Text shown:

## Begin

The wife of plaintiff Guerra was killed when a car driven by plaintiff collided with a horse. The insurance company took the position that family members were limited in coverage by the family exclusionary clause in the policy, which limited coverage to $20,000. The trial court agreed, but in this opinion the Court of Appeals says that the full coverage of $500,000 applies because the insurance policy was issued to a corporation, not to the plaintiff individually. Thus, the family exclusionary clause does not apply.
Rosalind Jean Guerra, individually and as executrix of the estate of Olivia Guerra, Sandra Guerra, Lillian Kaye Guerra, and Leon Guerra, Jr., appellants ("the Guerras"), seek reversal of a summary judgment in favor of appellee, American Employers' Insurance Company ("AEIC"). We reverse and render judgment in favor of the Guerras.
Leonzo Guerra ("Leonzo"), president of Guerra Funeral Home, Inc. ("Guerra Funeral"), was driving a vehicle insured by AEIC when it collided head‑on with a horse, resulting in the death of Leonzo's wife, Olivia Guerra, who was a passenger in the vehicle. The Guerras originally brought a tort action against Leonzo. During mediation, a dispute arose concerning the coverage available to the Guerras. AEIC offered to tender $20,000 for the loss of Olivia's life, as provided by the family exclusionary clause in the policy. The Guerras argued that the family exclusionary clause did not apply and AEIC's coverage extended to the $500,000 policy limit. To determine the amount of coverage available, the Guerras initiated a declaratory judgment action. By cross‑motions for summary judgment, the Guerras and AEIC sought declaratory judgment on the available coverage amounts. The trial court granted summary judgment in favor of AEIC. The Guerras appeal, asking this Court to render the judgment the trial court should have rendered.
We hold that the family exclusionary clause is inapplicable and reverse and render judgment in favor of the Guerras.

## End

Aim of the task:
According to the court summary, why does the family exclusionary clause not apply?

Information given:

## Begin

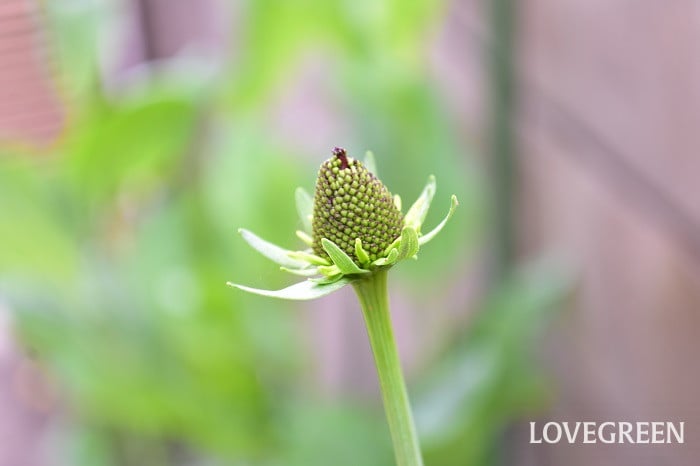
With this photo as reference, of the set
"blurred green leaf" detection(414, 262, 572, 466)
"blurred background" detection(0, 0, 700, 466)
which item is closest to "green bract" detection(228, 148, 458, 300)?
"blurred background" detection(0, 0, 700, 466)

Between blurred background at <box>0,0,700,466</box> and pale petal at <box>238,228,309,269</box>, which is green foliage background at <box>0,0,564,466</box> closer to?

## End

In response:
The insurance policy was issued to a corporation, not to the plaintiff individually.